§ Text for analysis:

>>

Atroll Needs Dancing Shoes   1 comment

I was born to have adventure.

Sometimes I forget that, but then something will happen that forces me to remember. Lately it has been dancing. Son Corencio–he who is taking the Salsa course at Arizona State University–and I went dancing last Friday night for the fourth time in a little over a month. We returned to the Fat Cat Ballroom in North Phoenix to learn how to cha cha.  I’m really only going on these expeditions because he needs a driver to get back and forth–the ballrooms are a good fifteen miles from my home–but as long as I’m going, I might as well try it out and see what I can learn, right?

For our second and third trips we went to the Paragon Ballroom in Tempe. The second trip was actually a salsa class. I sat that one out. The class was very crowded, and the people were, for the most part, very young, late teens through early twenties. This old troll did not try to salsa, but now I’m sorry that I didn’t.

The third trip, which was a week ago Friday night was West Coast Swing. I danced that one, and I pretty much learned it–at least the basic steps. When the teacher got into the intermediate class which involved shoulder touching, double handed spins and winding up back to front, he pretty much lost me. I rather like West Coast Swing, and I’ve heard that opinion echoed by several people.

Last Friday’s trip back to the Fat Cat was to learn cha cha. That was Corencio’s decision. The alternative was bolero at the Paragon, and we’re probably not ready for bolero.

I had a heck of a time learning to cha cha last Friday. Luckily a woman named Susan (didn’t get her last name or a phone number–I’m there to dance, not romance) took pity on me, and decided that she would teach me this dance if it killed her. Thus, I wound up spending more than an hour with this very charming woman. (Note to self: take digital camera along and take some pictures if you keep doing this dancing stuff.)



This guy was my cha cha teacher.

This guy was my cha cha teacher.

This is what I learned. Stand facing your partner, hands lightly touching. Take one step to the left with the left foot.  Bring the right foot back behind it.  Rock forward on the left foot. Bring the right foot up level and one step to the right at the same time. That’s the first cha. Bring the left foot over and next to the right foot. That’s the second cha. Move the right foot over one more stop. That’s the third cha.

Cha cha cha!

But wait we’re not done. Now the woman sends her right foot back, and I put my left foot forward. Rock back on my right foot. Bring the left foot back and off to the left for a step. Cha! Right foot closes the gap. Cha! Left foot takes another step. Cha!

Cha cha cha!

<<

§ Material provided:

>>

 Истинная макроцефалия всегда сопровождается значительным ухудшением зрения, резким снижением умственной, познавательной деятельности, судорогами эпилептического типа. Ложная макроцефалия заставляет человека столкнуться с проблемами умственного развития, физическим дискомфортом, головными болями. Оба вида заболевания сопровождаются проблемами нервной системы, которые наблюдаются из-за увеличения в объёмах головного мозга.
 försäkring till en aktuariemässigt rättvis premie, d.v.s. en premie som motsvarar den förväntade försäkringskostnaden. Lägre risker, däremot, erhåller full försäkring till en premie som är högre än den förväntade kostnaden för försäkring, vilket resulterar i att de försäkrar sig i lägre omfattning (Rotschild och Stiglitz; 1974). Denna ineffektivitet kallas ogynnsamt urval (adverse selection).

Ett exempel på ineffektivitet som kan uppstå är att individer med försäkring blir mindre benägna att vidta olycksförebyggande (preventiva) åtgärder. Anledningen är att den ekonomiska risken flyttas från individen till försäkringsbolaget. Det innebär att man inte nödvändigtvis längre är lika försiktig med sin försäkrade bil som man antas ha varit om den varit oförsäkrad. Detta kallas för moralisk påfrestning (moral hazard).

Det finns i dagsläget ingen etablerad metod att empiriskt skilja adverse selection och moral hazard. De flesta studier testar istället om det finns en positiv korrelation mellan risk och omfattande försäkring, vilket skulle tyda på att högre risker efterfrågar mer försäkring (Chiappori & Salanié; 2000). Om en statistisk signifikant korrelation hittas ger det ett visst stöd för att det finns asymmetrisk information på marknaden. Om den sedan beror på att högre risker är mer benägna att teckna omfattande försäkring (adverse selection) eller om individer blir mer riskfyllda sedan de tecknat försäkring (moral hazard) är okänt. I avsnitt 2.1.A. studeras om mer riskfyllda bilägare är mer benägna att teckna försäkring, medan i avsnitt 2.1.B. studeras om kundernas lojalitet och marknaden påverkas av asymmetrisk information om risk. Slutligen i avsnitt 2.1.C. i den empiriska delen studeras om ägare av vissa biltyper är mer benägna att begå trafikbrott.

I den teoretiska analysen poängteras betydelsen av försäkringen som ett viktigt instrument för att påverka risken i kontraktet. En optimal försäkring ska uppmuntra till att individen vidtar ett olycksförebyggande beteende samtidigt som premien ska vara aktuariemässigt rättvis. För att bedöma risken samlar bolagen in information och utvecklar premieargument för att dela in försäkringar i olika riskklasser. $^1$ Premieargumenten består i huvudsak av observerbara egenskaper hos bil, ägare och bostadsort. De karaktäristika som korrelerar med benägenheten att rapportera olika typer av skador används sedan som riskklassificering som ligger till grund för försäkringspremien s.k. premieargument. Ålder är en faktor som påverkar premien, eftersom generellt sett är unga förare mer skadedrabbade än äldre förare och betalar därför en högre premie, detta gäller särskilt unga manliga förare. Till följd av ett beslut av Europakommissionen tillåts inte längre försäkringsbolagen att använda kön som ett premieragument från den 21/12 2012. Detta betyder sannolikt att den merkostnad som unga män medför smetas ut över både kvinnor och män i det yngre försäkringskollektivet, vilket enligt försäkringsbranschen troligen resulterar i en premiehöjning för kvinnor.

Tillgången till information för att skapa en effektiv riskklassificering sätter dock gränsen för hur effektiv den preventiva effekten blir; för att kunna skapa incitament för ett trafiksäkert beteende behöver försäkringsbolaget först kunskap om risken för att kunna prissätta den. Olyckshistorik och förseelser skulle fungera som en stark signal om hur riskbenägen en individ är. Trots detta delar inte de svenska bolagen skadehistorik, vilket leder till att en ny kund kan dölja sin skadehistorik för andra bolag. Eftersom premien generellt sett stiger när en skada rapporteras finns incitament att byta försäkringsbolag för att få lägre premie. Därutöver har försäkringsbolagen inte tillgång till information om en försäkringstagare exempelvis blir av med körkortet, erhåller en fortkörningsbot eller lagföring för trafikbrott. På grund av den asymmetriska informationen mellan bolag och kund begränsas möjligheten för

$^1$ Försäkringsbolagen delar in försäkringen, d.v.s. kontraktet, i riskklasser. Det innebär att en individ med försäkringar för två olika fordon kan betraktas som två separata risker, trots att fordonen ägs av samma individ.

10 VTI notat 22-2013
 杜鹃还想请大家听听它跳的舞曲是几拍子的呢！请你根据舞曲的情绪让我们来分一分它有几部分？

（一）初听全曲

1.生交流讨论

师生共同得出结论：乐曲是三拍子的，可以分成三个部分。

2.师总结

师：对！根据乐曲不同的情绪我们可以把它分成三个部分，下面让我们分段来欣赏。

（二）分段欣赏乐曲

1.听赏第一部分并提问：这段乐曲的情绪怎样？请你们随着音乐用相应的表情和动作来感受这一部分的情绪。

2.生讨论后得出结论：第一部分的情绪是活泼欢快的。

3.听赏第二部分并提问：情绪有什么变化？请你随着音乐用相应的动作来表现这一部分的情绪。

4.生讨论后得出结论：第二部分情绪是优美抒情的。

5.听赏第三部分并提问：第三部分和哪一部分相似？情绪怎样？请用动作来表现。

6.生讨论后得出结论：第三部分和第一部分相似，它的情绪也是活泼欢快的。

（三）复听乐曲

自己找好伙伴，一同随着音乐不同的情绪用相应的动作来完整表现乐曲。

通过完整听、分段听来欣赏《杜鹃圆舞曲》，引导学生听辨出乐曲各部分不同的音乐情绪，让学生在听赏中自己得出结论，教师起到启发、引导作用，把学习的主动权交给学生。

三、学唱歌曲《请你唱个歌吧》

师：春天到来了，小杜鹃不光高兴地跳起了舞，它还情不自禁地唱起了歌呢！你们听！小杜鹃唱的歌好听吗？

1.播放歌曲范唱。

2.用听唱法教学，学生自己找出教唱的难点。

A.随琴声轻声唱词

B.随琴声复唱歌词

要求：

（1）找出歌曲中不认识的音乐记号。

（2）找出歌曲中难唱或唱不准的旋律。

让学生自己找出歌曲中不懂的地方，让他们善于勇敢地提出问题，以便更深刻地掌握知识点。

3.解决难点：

<<

§ Things to do:
(1) In the post about learning to dance, why does the writer say he goes along on the trips to the ballrooms? Answer in one to three sentences.
(2) Repeat the stretch of the post about learning to dance from "But wait we’re" through "another step. Cha!".
(3) According to the post about learning to dance, where did the writer and his son go to learn the cha cha?

§ Results of the exercise:
(1) He goes mainly because his son Corencio needs a driver to get to the ballrooms and back, and they are a good fifteen miles from his home. Since he is going anyway, he figures he might as well try dancing and see what he can learn.

(2)
But wait we’re not done. Now the woman sends her right foot back, and I put my left foot forward. Rock back on my right foot. Bring the left foot back and off to the left for a step. Cha! Right foot closes the gap. Cha! Left foot takes another step. Cha!

(3) They went to the Fat Cat Ballroom in North Phoenix.